_EXERCISE_: Write out exactly every line from the one containing "11-сынып оқушысы Нариманов" through the final line of the material below, both included. Pictures are to be skipped.
+---+
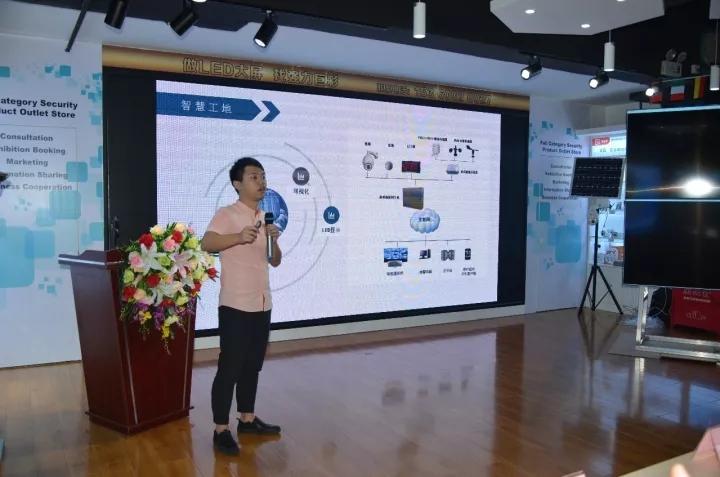 福建慧视网络科技有限公司总经理吴剑涵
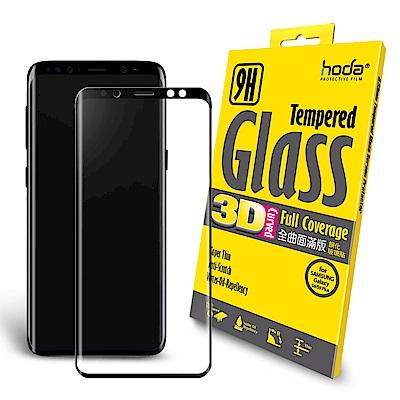 【hoda】Samsung S9 Plus 3D全曲面滿版9H鋼化玻璃保護貼-內...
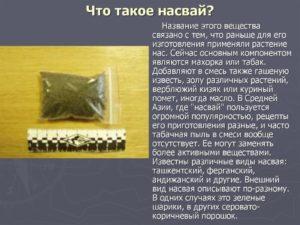 Насвайт запрещен или нет в россии 2021 наказание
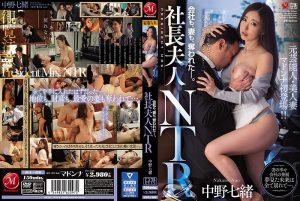 ดูหนังโป๊ออนไลน์ Porn xxx Jav Av JUL-426 Nakano Naoเย็ดหีหัวหน้า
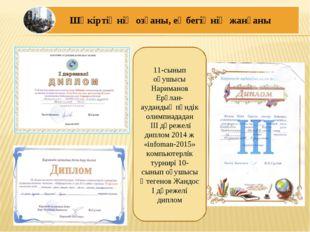 11-сынып оқушысы Нариманов Ерұлан-аудандық пәндік олимпиададан III дәрежелі д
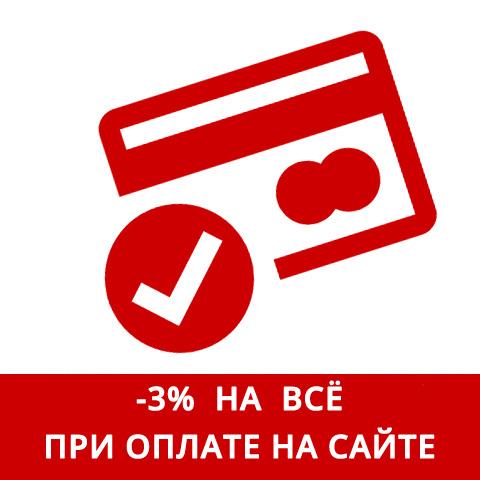 Скидка -3 % на ВСЁ при оплате онлайн.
+---+
_TASK OUTPUT_:
 11-сынып оқушысы Нариманов Ерұлан-аудандық пәндік олимпиададан III дәрежелі д
 Скидка -3 % на ВСЁ при оплате онлайн.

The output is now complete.